• [Acción requerida]
Reproduzca completo y sin ninguna alteración el fragmento sobre la muerte de Gurgo que figura a continuación.

• [Fragmento]

>>>

Seguidamente Cagliero comenzó a rezar por el enfermo, pero, vencido por el sueño, se quedó dormido. Mas he aquí que, de pronto, el enfermero lo sacude e, indicándole a Gurgo, corre a llamar inmediatamente a don Víctor Alasonatti, que dormía en la habitación contigua.
Llegó éste, y al cabo de unos instantes Gurgo expiraba.
La desolación en la casa fue general. Cagliero se encontró por la mañana a don Bosco, que bajaba las escaleras para ir a celebrar; el buen padre estaba hondamente apenado, porque ya le habían comunicado la dolorosa noticia. En el Oratorio se comentó mucho esta muerte. Era la luna vigésima segunda aún no cumplida; y Gurgo, al morir el día 24 de diciembre antes de la aurora, había hecho que se cumpliese la segunda predicción de don Bosco, a saber, que no habría asistido a la fiesta de Navidad.
Después de la comida, jóvenes y clérigos rodearon silenciosos a don Bosco. De pronto el clérigo Juan Turchi le preguntó si Gurgo era el de las lunas.
— Sí, respondió don Bosco: él era; el mismo que vi en el sueño.
Seguidamente añadió:
— Os daríais cuenta de que yo, hace tiempo, lo puse a dormir en una habitación especial, recomendando a uno de mis mejores asistentes que llevase su cama a la misma habitación para que lo tuviese bajo su vigilancia. El asistente fue el clérigo Juan Cagliero.
Y volviéndose al aludido, le dijo:
— Otra vez no hagas tantas observaciones a lo que te diga don Bosco. ¿Comprendes ahora por qué yo no quería que abandonases la habitación en la que estaba aquel pobrecito? Tú me lo pediste insistentemente, pero yo no te lo concedía porque quería que Gurgo tuviese junto a sí a alguien que velase por él. Si él viviese todavía, podría dar testimonio de las muchas veces que le hablé, como quien no quiere la cosa, de la muerte, y de los cuidados que le prodigué, para prepararlo a un feliz tránsito.

<<<

• [Datos extraídos]
>>>

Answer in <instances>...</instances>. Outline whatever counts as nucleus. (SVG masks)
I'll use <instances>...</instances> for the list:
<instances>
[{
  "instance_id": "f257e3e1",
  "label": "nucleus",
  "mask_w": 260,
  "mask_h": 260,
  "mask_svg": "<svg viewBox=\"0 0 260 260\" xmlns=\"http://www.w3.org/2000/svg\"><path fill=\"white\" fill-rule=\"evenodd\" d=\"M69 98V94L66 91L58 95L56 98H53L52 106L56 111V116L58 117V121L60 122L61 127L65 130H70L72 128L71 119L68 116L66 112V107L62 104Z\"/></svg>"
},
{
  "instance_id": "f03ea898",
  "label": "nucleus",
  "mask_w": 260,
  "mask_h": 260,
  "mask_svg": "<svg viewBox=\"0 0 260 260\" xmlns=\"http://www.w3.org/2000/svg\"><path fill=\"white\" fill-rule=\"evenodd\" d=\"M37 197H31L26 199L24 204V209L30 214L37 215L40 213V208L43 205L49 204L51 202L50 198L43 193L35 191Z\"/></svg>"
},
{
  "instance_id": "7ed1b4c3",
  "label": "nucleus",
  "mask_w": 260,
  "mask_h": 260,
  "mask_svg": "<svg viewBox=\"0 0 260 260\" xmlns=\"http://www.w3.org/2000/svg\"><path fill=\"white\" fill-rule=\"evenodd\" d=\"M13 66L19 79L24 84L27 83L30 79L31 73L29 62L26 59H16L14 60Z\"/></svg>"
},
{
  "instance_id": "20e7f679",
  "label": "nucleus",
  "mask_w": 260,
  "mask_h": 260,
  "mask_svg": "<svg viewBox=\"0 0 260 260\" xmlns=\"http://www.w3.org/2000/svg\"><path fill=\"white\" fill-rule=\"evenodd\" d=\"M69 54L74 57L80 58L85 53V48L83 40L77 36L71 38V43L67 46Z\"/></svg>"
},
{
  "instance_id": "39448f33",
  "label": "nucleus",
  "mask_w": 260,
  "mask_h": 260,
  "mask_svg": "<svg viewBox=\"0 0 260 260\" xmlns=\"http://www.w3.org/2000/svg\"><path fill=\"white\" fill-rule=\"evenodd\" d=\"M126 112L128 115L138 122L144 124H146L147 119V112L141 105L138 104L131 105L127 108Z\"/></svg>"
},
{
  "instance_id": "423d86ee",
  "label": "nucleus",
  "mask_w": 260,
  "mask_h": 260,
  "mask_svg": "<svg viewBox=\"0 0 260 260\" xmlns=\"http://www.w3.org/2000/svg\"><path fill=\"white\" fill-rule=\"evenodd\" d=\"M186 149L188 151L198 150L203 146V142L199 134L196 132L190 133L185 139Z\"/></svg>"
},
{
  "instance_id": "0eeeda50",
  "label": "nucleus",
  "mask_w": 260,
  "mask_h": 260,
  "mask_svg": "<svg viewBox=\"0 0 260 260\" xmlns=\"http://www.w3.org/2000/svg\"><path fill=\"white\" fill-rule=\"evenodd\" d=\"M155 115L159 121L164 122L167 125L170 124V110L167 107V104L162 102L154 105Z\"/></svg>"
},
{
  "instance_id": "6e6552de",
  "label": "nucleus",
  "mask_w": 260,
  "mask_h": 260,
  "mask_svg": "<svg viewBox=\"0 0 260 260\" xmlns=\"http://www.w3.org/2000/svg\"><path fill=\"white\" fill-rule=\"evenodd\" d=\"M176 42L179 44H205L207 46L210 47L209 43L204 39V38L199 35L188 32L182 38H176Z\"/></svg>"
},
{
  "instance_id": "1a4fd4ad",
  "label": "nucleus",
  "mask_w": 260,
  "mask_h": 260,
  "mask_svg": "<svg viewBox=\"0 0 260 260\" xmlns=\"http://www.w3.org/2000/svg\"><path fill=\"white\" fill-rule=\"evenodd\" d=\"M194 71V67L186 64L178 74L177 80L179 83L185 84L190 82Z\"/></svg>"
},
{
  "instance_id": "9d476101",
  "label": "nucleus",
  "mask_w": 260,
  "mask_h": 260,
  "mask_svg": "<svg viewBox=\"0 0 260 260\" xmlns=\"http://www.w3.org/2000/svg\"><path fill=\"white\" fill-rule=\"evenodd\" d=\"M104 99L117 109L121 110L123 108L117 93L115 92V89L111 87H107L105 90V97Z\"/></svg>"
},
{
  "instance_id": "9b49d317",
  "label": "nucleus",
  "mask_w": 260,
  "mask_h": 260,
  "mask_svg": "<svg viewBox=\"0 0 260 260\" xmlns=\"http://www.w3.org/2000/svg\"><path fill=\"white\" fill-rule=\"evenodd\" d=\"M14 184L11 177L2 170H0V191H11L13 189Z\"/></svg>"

<<<

• [Respuesta]
Seguidamente Cagliero comenzó a rezar por el enfermo, pero, vencido por el sueño, se quedó dormido. Mas he aquí que, de pronto, el enfermero lo sacude e, indicándole a Gurgo, corre a llamar inmediatamente a don Víctor Alasonatti, que dormía en la habitación contigua.
Llegó éste, y al cabo de unos instantes Gurgo expiraba.
La desolación en la casa fue general. Cagliero se encontró por la mañana a don Bosco, que bajaba las escaleras para ir a celebrar; el buen padre estaba hondamente apenado, porque ya le habían comunicado la dolorosa noticia. En el Oratorio se comentó mucho esta muerte. Era la luna vigésima segunda aún no cumplida; y Gurgo, al morir el día 24 de diciembre antes de la aurora, había hecho que se cumpliese la segunda predicción de don Bosco, a saber, que no habría asistido a la fiesta de Navidad.
Después de la comida, jóvenes y clérigos rodearon silenciosos a don Bosco. De pronto el clérigo Juan Turchi le preguntó si Gurgo era el de las lunas.
— Sí, respondió don Bosco: él era; el mismo que vi en el sueño.
Seguidamente añadió:
— Os daríais cuenta de que yo, hace tiempo, lo puse a dormir en una habitación especial, recomendando a uno de mis mejores asistentes que llevase su cama a la misma habitación para que lo tuviese bajo su vigilancia. El asistente fue el clérigo Juan Cagliero.
Y volviéndose al aludido, le dijo:
— Otra vez no hagas tantas observaciones a lo que te diga don Bosco. ¿Comprendes ahora por qué yo no quería que abandonases la habitación en la que estaba aquel pobrecito? Tú me lo pediste insistentemente, pero yo no te lo concedía porque quería que Gurgo tuviese junto a sí a alguien que velase por él. Si él viviese todavía, podría dar testimonio de las muchas veces que le hablé, como quien no quiere la cosa, de la muerte, y de los cuidados que le prodigué, para prepararlo a un feliz tránsito.